Я немного опьянел. На меня смотрел Абсурд. Пастух Абсурд. Он прикатил со своего пастбища.
— Что за торжество… — сказал он. — Да это тот самый кумир!
Сам бренд, вскинувшись, посмотрел на меня.
— Но, но, — сказал я.
— Что это значит, пастух? — холодно сказала звезда. — Пикет — мой кучер.
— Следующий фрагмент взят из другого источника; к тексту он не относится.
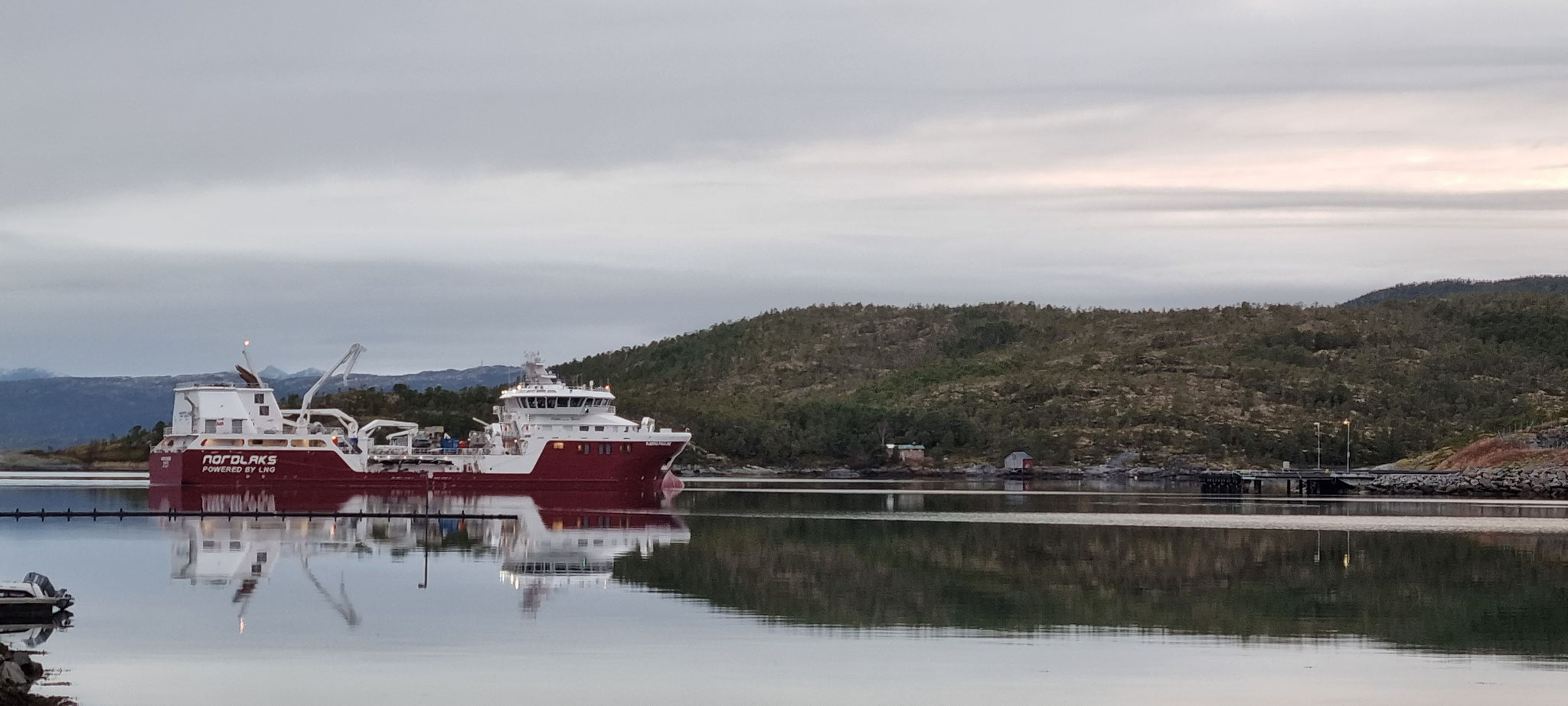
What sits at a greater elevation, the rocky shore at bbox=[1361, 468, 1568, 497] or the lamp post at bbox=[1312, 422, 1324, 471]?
the lamp post at bbox=[1312, 422, 1324, 471]

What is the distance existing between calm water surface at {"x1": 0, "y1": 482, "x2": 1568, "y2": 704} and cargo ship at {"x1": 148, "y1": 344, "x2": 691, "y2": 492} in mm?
23687

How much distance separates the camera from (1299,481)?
102 meters

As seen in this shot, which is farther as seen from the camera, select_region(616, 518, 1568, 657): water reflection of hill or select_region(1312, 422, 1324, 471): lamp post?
select_region(1312, 422, 1324, 471): lamp post

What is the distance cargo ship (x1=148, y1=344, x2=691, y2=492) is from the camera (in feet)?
272

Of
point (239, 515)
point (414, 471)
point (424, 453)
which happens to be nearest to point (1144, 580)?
point (239, 515)

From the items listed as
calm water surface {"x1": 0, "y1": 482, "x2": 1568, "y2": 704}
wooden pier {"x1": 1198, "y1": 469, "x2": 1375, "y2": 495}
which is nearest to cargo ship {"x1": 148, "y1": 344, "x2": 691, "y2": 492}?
calm water surface {"x1": 0, "y1": 482, "x2": 1568, "y2": 704}

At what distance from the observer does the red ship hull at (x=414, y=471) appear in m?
82.6

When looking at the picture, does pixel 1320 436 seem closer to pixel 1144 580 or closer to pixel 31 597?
pixel 1144 580

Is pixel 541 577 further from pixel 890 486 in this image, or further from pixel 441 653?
pixel 890 486

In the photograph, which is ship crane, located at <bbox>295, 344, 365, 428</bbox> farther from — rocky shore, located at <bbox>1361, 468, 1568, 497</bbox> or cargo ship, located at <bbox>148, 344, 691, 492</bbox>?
rocky shore, located at <bbox>1361, 468, 1568, 497</bbox>

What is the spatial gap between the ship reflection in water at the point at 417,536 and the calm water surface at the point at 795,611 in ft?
0.76

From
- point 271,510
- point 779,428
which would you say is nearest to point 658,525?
point 271,510

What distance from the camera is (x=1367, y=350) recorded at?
648ft

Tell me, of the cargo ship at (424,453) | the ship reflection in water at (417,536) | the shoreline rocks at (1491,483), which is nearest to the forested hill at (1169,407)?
the shoreline rocks at (1491,483)
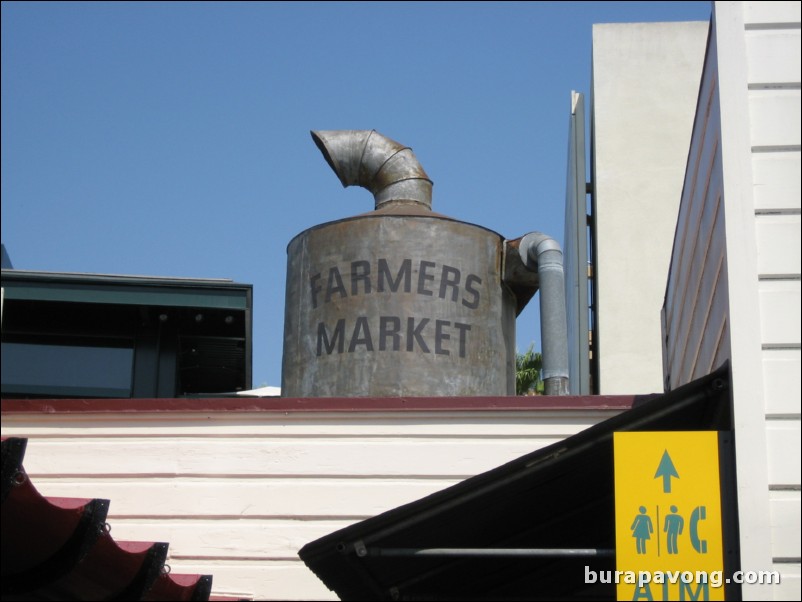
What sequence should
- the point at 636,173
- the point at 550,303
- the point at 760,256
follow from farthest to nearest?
the point at 636,173 → the point at 550,303 → the point at 760,256

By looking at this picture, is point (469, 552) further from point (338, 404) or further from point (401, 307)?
point (401, 307)

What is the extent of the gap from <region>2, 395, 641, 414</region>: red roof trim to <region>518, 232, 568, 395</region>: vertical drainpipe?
2168 mm

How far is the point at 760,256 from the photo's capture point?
5.64m

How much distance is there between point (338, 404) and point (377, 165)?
4.88 meters

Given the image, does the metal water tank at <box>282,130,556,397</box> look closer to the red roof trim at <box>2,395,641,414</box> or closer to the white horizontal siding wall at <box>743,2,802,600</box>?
the red roof trim at <box>2,395,641,414</box>

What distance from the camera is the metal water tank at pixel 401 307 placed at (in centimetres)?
1007

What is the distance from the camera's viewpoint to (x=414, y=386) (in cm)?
998

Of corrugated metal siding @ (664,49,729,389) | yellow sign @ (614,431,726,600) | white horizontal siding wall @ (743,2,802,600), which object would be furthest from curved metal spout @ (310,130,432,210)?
yellow sign @ (614,431,726,600)

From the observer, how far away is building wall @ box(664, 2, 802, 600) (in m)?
5.35

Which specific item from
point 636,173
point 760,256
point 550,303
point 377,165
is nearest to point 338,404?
point 550,303

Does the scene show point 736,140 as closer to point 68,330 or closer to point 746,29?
point 746,29

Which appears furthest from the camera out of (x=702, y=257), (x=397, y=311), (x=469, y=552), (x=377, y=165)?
(x=377, y=165)

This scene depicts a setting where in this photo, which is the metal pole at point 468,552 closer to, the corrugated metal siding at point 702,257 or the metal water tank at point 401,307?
the corrugated metal siding at point 702,257

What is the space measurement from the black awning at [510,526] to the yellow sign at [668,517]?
83 millimetres
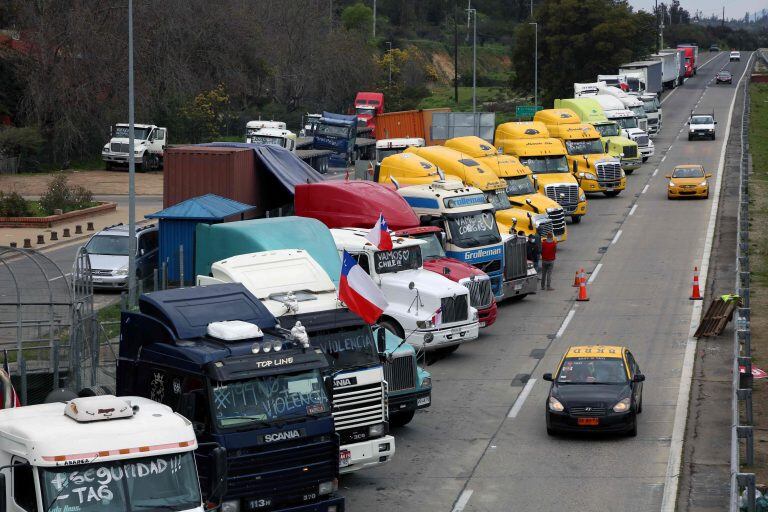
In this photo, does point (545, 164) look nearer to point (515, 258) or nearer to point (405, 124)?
point (515, 258)

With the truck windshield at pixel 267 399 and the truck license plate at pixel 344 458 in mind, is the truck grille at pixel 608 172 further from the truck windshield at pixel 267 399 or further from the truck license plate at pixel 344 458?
the truck windshield at pixel 267 399

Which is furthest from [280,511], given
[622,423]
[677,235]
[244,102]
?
[244,102]

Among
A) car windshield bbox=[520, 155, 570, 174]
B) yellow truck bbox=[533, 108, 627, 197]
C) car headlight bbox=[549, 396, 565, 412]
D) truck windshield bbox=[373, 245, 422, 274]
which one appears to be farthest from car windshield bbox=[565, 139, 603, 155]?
car headlight bbox=[549, 396, 565, 412]

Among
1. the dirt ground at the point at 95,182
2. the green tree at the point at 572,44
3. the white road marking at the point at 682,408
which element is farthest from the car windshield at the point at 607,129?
the green tree at the point at 572,44

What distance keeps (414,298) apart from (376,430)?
8.26m

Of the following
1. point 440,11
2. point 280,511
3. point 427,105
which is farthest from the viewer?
point 440,11

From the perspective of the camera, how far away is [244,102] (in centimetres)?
9356

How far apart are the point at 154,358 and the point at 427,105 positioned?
99.4 m

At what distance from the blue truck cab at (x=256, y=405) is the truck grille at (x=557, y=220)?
2414 cm

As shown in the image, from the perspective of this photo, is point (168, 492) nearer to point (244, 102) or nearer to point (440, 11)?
point (244, 102)

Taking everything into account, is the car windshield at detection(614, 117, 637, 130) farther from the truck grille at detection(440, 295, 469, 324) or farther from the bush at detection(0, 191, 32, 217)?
the truck grille at detection(440, 295, 469, 324)

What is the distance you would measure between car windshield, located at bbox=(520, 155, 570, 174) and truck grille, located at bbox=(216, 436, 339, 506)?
3108 cm

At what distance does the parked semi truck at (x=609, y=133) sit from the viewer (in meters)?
59.0

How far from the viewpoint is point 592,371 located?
21.8 metres
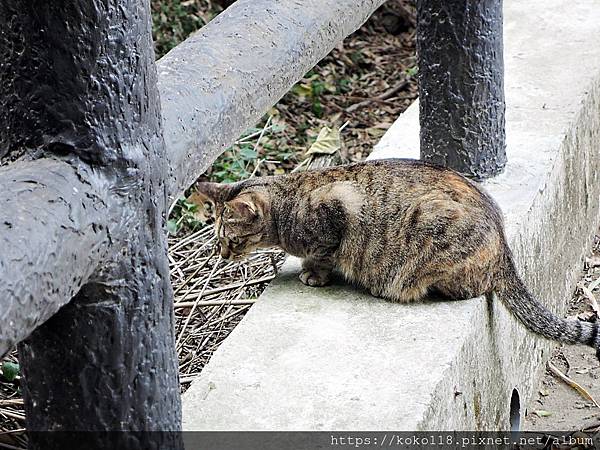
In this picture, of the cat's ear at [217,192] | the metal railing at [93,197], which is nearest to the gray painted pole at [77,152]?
the metal railing at [93,197]

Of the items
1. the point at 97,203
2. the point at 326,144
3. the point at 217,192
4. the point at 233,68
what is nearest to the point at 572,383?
the point at 217,192

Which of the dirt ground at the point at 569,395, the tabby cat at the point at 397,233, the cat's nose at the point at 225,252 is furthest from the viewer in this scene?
the dirt ground at the point at 569,395

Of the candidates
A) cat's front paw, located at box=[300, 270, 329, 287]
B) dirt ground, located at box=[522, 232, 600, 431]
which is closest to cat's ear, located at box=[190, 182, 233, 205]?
cat's front paw, located at box=[300, 270, 329, 287]

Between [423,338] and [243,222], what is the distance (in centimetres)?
89

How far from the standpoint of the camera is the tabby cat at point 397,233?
3.63 m

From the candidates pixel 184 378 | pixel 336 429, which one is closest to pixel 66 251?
pixel 336 429

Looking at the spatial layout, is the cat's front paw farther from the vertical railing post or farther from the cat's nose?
the vertical railing post

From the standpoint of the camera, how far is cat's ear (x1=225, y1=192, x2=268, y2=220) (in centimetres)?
390

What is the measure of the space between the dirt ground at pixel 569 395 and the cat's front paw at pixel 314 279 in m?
1.11

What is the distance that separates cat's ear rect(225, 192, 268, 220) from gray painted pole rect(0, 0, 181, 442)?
140 cm

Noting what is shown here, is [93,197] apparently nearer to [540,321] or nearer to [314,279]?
[314,279]

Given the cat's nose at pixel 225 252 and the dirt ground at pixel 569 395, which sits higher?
the cat's nose at pixel 225 252

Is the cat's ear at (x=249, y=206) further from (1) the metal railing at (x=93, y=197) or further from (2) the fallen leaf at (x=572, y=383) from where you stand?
(2) the fallen leaf at (x=572, y=383)

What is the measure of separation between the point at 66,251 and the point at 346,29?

— Пикет? — сказал пастух. — Я обознался.
Я криво ухмыльнулся. Абсурд сватался к самой Дар.
— Как здоровье пастушки? — спросил я.
Абсурд не возмутился, как ему полагалось. Он задумчиво смотрел на меня. Я, хлебнув хорошенько из кубка, вероятно, наговорил бы ему всякого, но тут заметил, что бренда нет на месте.
Вельможный Абсурд уже не обращал на меня никакого внимания. Он стал обладателем обширных владений, закрепленных печатью Офиса. Огреб, называется. Официально. Что может быть мерилом в искусственной стране?
Вот его блистательная, высшая цель. Метод дорожил своим достоянием здесь, на чужбине, и решительно ни с кем больше не вступал в пустопорожние разговоры.
Завладев, по сути, куском бывшей помойки, метод стал скрытен и дальновиден. Стал заботиться, как упырь, о своем здоровье, бросил курить.
Ловко Шедевр его обманул. А если метод, в самом деле, хороший? Если плохой человек совершает хорошие поступки, не все ли равно?